Birds of Nebraska: Newspaper Accounts, 1854-1923

Editor [possibly Miles Greenleaf]. July 9, 1922. Omaha Sunday World-Herald 57(38=41): 8-E. A bird editorial.

Where There Are Birds.

Little Difference it makes where you find them, in your yard or in the woods - there is wholesomeness if there are birds.

It would seem more than proper that a part of Sunday should be in some way dedicated to getting better acquainted with these feathered friends.

Birds are something more than small bundles of song neatly wrapped in fluff or feathers. They have a great deal of soul, and still larger quantities of brains - and the know where and when they are wanted. They know and recognize their friends, and are glad to meet them. This is not mawkish sentiment - it is physical truth. Any ornithologist will tell you so.

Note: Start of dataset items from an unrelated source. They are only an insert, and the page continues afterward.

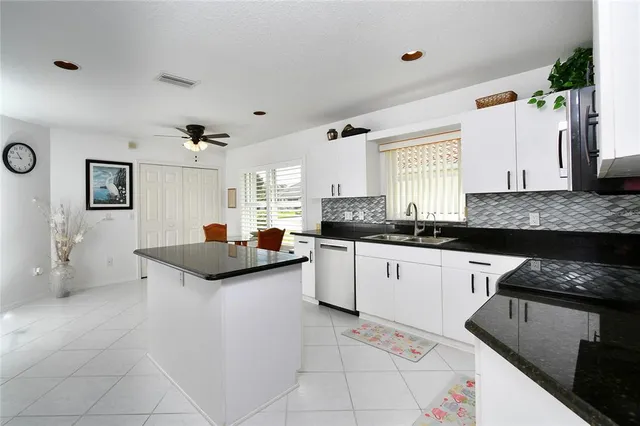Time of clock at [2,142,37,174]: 10:44
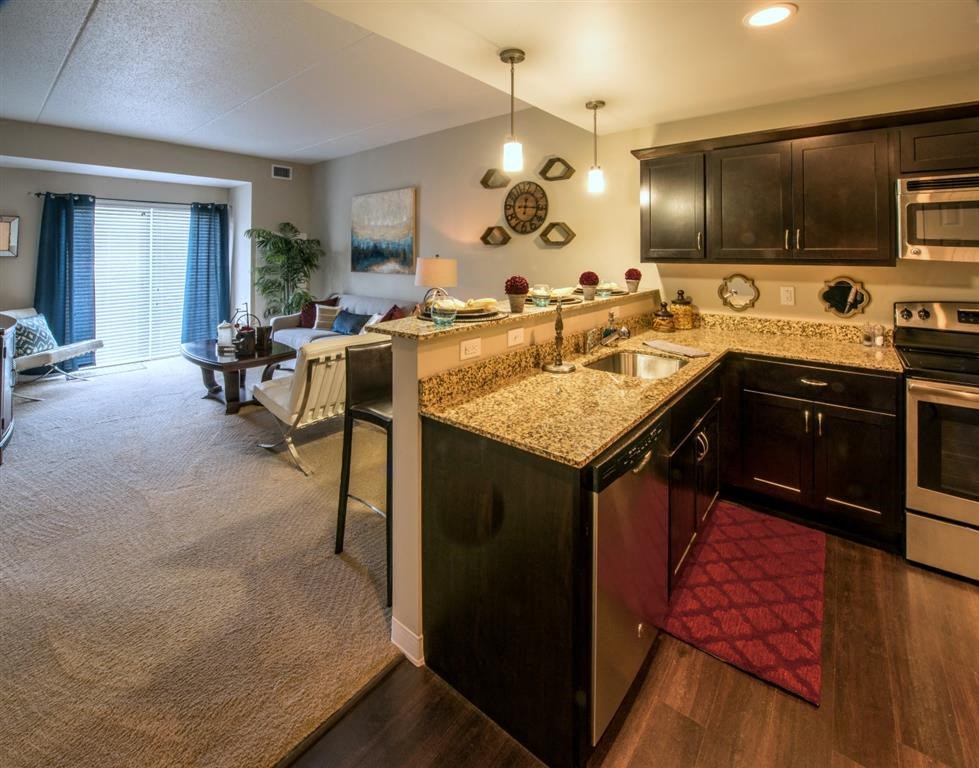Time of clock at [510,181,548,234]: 12:14
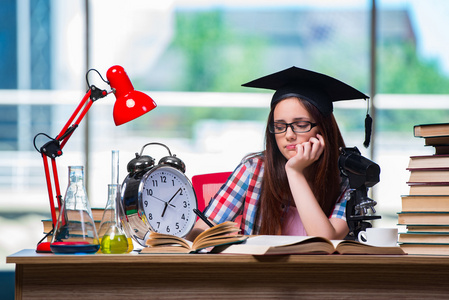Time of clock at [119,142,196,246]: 7:08
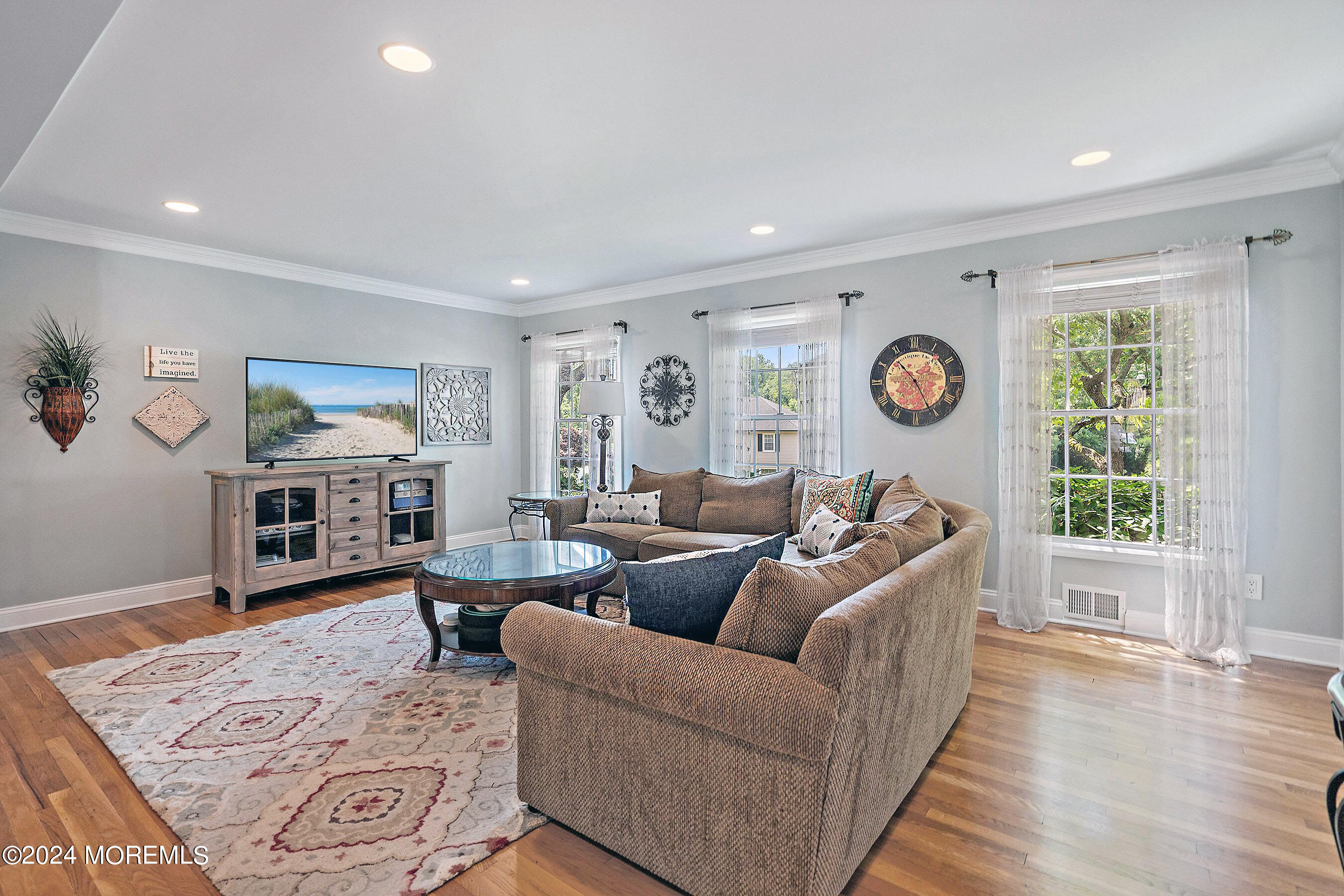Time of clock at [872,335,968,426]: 10:25
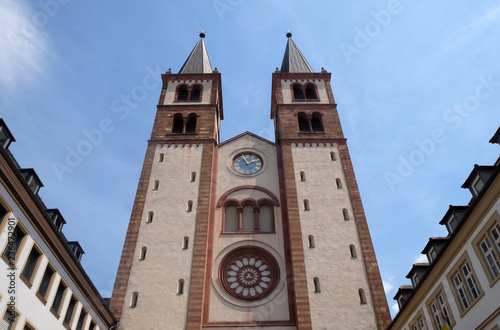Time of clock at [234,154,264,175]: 1:56
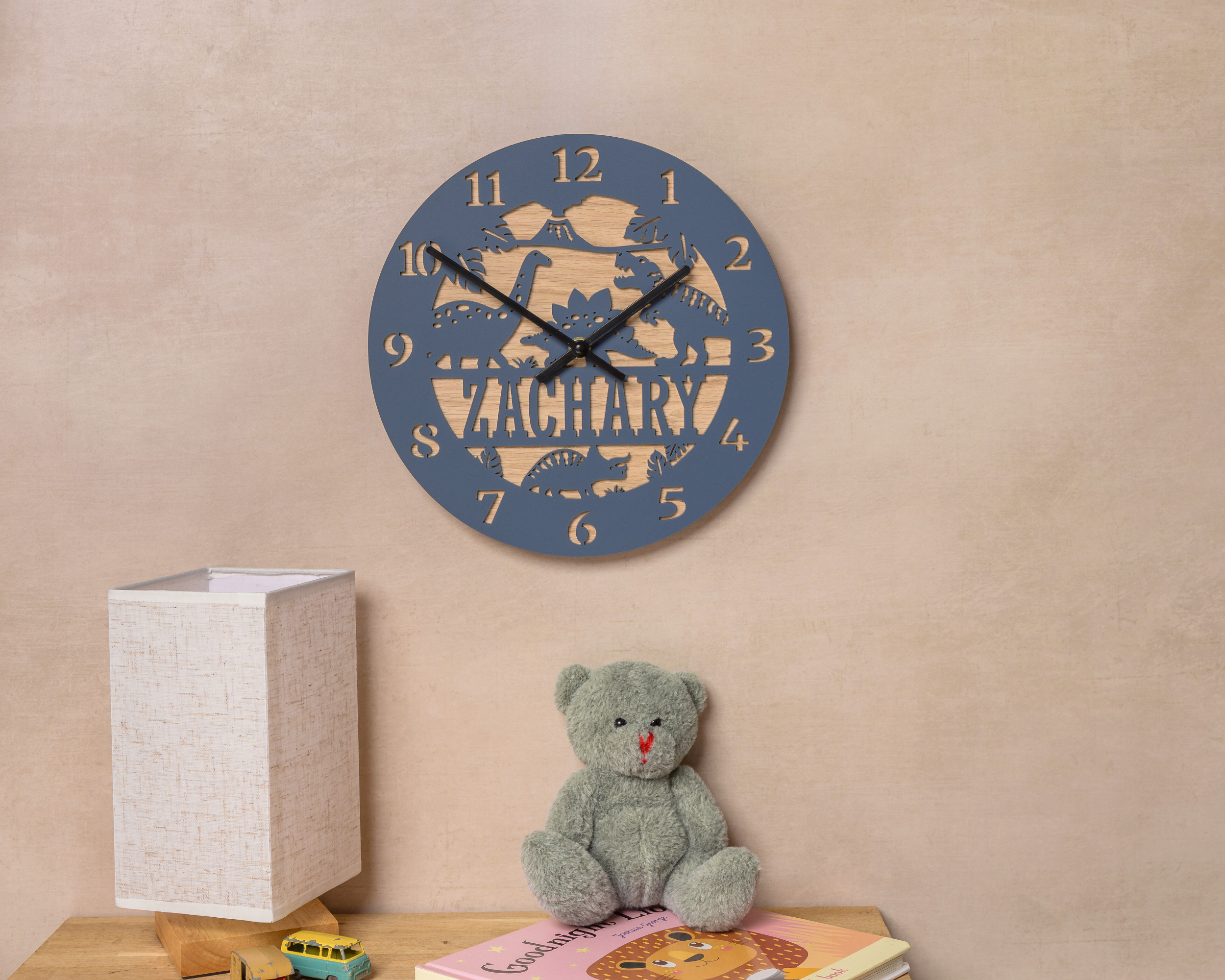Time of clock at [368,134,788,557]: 1:50
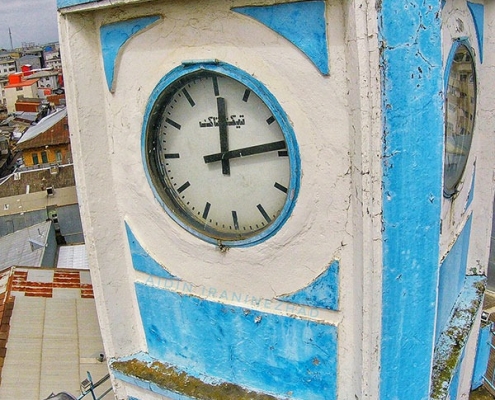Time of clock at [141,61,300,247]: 12:13
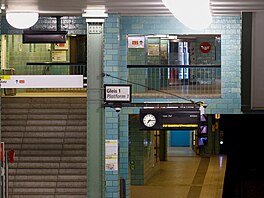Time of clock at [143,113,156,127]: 7:15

The eyes of a bird are wonderful studies. You can read much in them. In summertime - at this time - when it is warm and perhaps stuffy in the underbrush, the little folks will peer out so quietly, standing guard over their sequestered young, that their very eyes are likely to be the first evidence of them to be noted. This is particularly true of the Maryland Yellowthroat and the Cuckoo.

Their eyes, as those of others too numerous to detail, gaze frankly into yours, and reflect in their actions what they see there. Just point your finger at one of these diminutive wild songsters. Somehow they have learned that pointing is dangerous. Who taught them that? Who taught a young Mourning Dove, that never saw a gun, that there might be a horrid finish from anything deliberately pointed in its direction?

Friendship and confidence once established, the comical Red-headed Woodpecker will perform nobly for you, and the Chickadee, even as in the winter when you are feeding him suet, perchance, will come very close and frankly pass the time o' day. You of the many who have wren-houses in your yard are aware of the scolding but fussy little comaraderie these mites are capable of, when once sure of their ground.

Where there are birds, there is something of love and of charity and of real peace, and the human who cannot or does not appreciate and cherish these, has not, we believe, succeeded in getting from this brief life all the Almighty has so generously put into it.